So I had to put that together, send it to my agent, so he could upload it to HomePath. I say it better be or they are going to see one unhappy camper.
Friday we received the official approval letter for the short sale. I had to provide a couple more documents to GreenTree, but the word is that they will issue the settlement acceptance letter in a day or so. Its official, GT issued an acceptance letter last week agreeing again to take the 6k settlement offered by BOA and fully extinguish our debt. The final hurdle is for the buyers to complete their financing and we close before the scheduled July auction date. Right now we are on track to close a few days before the auction. SDinWA would you mind sharing the contact info for your agent? We are looking at initiating the short sale process as well.
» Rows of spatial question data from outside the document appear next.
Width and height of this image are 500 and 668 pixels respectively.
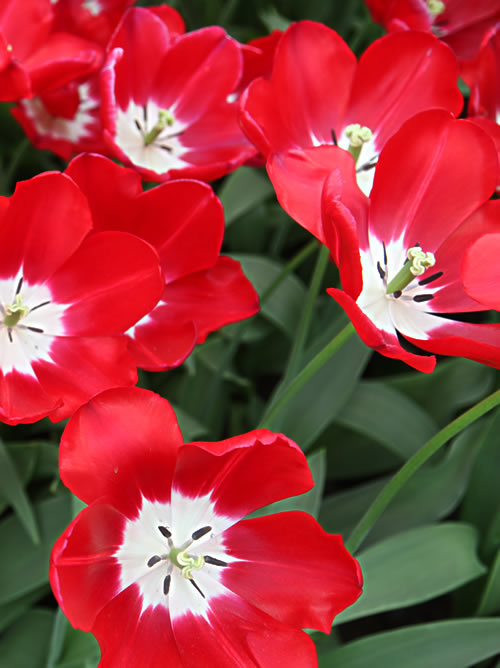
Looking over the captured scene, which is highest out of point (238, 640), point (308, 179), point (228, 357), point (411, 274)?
point (308, 179)

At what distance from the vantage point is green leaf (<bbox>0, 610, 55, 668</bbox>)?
1391 millimetres

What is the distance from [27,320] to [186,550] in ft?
1.33

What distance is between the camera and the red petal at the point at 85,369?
1043 mm

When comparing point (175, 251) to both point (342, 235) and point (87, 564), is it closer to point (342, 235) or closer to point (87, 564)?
point (342, 235)

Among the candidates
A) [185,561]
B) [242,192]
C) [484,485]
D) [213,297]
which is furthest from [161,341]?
[484,485]

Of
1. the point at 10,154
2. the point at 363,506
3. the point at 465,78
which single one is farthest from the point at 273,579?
the point at 10,154

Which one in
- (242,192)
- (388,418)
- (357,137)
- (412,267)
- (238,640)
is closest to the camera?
(238,640)

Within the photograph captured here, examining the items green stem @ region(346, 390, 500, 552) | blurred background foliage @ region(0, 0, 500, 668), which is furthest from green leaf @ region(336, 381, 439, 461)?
green stem @ region(346, 390, 500, 552)

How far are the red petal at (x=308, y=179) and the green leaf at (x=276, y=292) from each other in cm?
66

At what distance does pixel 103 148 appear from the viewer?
1.39m

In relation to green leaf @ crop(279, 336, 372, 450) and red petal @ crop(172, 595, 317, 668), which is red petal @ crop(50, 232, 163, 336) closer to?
red petal @ crop(172, 595, 317, 668)

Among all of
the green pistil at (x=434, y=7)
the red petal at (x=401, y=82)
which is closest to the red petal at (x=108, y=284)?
the red petal at (x=401, y=82)

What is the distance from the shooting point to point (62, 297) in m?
1.13

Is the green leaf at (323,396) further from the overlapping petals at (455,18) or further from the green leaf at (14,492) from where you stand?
the overlapping petals at (455,18)
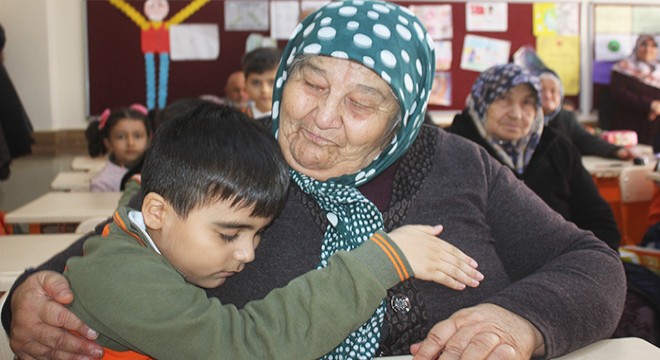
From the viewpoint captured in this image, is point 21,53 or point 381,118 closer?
point 381,118

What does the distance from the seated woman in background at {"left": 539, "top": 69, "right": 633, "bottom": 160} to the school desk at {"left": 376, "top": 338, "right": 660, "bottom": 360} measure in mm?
4190

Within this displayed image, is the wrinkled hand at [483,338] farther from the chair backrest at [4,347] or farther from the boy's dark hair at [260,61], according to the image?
the boy's dark hair at [260,61]

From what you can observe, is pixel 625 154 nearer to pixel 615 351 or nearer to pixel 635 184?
pixel 635 184

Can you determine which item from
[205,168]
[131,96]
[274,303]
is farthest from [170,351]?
[131,96]

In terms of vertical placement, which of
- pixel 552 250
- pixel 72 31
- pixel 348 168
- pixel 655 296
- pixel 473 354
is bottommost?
pixel 655 296

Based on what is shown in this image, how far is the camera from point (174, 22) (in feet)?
24.8

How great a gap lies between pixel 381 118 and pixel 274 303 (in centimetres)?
55

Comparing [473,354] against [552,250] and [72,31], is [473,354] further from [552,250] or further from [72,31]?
[72,31]

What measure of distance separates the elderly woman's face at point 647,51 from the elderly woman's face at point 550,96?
3390 mm

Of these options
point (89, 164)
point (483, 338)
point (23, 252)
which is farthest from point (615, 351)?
point (89, 164)

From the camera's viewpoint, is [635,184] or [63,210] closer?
[63,210]

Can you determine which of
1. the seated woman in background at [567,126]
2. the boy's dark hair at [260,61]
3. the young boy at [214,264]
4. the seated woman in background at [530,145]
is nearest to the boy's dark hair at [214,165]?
the young boy at [214,264]

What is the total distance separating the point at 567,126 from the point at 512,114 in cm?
254

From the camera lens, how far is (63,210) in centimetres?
341
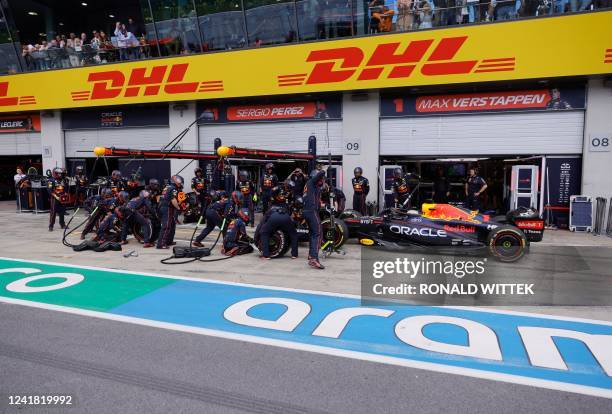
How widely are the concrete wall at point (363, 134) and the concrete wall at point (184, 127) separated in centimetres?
613

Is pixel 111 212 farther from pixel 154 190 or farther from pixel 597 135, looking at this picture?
pixel 597 135

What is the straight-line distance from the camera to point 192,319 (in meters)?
5.06

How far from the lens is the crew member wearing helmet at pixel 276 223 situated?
320 inches

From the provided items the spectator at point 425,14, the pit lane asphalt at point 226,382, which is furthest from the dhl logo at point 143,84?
the pit lane asphalt at point 226,382

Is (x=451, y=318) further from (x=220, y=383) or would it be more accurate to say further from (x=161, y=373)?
(x=161, y=373)

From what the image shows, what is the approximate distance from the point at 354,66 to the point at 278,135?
3839mm

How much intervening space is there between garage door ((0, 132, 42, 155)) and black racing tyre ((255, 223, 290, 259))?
16.4m

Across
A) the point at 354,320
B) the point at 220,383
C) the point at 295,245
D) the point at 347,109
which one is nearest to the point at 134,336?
the point at 220,383

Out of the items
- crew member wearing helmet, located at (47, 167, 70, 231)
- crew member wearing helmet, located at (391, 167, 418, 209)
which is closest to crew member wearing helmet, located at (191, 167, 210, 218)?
crew member wearing helmet, located at (47, 167, 70, 231)

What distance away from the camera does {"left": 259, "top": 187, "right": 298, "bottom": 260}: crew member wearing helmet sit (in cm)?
812

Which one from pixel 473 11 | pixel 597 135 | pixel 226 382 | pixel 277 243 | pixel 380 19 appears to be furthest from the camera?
pixel 380 19

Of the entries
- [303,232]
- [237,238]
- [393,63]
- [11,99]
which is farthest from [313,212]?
[11,99]

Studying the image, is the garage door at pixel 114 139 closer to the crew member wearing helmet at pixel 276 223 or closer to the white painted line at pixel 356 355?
the crew member wearing helmet at pixel 276 223

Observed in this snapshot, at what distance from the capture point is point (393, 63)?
12906mm
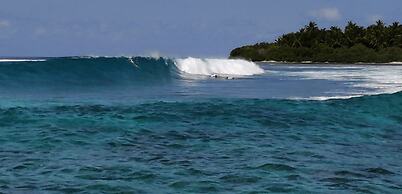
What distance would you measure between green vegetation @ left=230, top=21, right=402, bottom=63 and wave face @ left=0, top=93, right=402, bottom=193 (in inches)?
3791

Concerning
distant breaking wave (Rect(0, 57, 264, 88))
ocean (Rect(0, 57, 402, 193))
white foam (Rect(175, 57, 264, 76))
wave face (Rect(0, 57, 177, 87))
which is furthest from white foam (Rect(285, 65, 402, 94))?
wave face (Rect(0, 57, 177, 87))

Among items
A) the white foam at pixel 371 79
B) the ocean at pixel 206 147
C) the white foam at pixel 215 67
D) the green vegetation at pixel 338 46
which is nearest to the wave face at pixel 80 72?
the white foam at pixel 215 67

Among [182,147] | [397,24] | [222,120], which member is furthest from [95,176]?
[397,24]

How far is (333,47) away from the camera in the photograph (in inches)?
4702

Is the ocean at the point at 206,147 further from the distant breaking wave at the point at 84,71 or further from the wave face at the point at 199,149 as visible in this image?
the distant breaking wave at the point at 84,71

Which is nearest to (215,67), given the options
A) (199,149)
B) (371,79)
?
(371,79)

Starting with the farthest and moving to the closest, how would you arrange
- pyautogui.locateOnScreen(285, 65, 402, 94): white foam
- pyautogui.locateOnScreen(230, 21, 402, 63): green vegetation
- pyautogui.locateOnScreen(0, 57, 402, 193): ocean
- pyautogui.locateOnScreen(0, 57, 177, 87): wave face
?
pyautogui.locateOnScreen(230, 21, 402, 63): green vegetation, pyautogui.locateOnScreen(0, 57, 177, 87): wave face, pyautogui.locateOnScreen(285, 65, 402, 94): white foam, pyautogui.locateOnScreen(0, 57, 402, 193): ocean

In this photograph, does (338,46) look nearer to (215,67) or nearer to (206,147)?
(215,67)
Just when you think nothing could go wrong, it goes wrong. We were in the final stretch of the short sale a few weeks back. So it was looking pretty grim with the foreclosure sale approaching and no buyer. My agent scrambled to get it relisted, and Seterus said if we get a buyer under contract before the sale date, they would request a postponement. Nothing was happening and the trustee sale was a week away when boom, our original buyer got a new job. We hustled in the new contract and the postponement was issued a couple days before the sale! Now, assuming this all goes as expected, we will close sometime in August. Last week, we closed on the Short Sale with the Seterus 1st and the Green Tree 2nd. All said and done I will maintain that this is the single best financial decision we have ever made. It might sound counter intuitive, but its the truth.
Sure, we purchased some houses in the past, built equity and rolled it forward. However, when we purchased the last house, all prior equity was lost. Never in my personal financial history have I been able to do that. Thanks for all the transparency, excellent advise and encouragement.
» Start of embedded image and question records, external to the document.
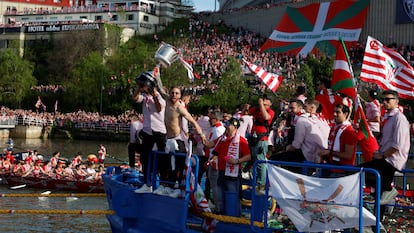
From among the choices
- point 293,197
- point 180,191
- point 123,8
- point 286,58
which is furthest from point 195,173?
point 123,8

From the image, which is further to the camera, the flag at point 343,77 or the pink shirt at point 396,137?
the flag at point 343,77

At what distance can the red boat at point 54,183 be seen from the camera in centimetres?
2589

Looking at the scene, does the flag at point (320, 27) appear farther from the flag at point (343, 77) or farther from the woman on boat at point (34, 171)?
the flag at point (343, 77)

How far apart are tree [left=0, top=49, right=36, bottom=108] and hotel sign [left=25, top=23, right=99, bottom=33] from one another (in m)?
9.55

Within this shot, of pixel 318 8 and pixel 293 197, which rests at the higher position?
pixel 318 8

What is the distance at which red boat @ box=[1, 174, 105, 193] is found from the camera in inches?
1019

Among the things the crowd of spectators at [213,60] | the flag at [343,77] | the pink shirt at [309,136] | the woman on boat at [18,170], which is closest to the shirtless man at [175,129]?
the pink shirt at [309,136]

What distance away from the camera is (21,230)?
1934 centimetres

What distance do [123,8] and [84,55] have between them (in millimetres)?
12813

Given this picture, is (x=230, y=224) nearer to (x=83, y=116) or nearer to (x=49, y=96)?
(x=83, y=116)

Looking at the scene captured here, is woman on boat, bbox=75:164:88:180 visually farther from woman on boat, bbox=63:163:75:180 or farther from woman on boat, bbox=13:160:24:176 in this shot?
woman on boat, bbox=13:160:24:176

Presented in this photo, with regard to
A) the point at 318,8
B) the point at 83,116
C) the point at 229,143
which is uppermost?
the point at 318,8

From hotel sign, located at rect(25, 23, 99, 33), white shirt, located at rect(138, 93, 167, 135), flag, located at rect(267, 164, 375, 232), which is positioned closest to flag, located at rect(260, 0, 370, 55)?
hotel sign, located at rect(25, 23, 99, 33)

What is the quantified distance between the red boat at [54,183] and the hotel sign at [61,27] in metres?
54.0
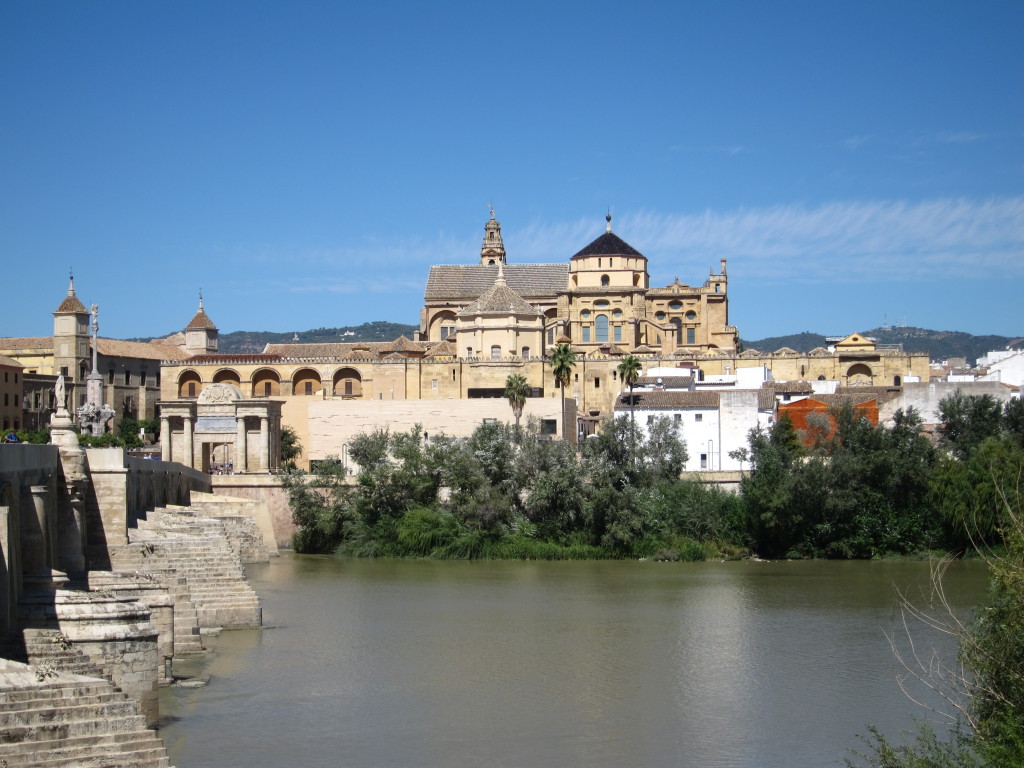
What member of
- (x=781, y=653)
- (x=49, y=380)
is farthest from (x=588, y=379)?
(x=781, y=653)

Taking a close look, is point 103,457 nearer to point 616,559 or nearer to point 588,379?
point 616,559

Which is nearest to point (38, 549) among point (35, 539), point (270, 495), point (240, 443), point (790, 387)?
point (35, 539)

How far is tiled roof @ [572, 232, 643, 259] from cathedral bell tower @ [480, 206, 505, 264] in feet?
24.1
Out of curiosity, have you spoken to a CPA or other tax professional about the tax implications of this resolution?
Specifically, I am wondering whether you were given any advice on what portion of the forgiven debt might be taxable. Since you have not been living in the house for some time I am curious whether the personal residence exclusion might still apply, assuming that it is extended (which is anything but certain). They are treated differently when you want to buy or refinance. The codes are sometimes incorrect on the credit report, and borrowers are being told they will need to have them corrected to proceed with their new home loans.
Also, it appears that in all likelihood that the MDRA (Mortgage Debt Relief Act or Mortgage Debt Forgiveness Act) is going to be extended for 2015 and 2016. The bill is before the house and senate and hopefully its passed into law. Since 2007, the LoanSafe forums have helped millions of homeowners over the last 13 years either save their homes with a loan modification, obtain a short sale, forbearance, or walk away legally loan companies for people with bad credit from their underwater mortgages. Thanks Vantuckian, I will be checking back in here and updating the thread with information about credit, taxes and possible loans in the future. With the Mortgage Debt Forgiveness Act being extended to 2017, after my taxes it looks like I will be completely in the clear from this mess.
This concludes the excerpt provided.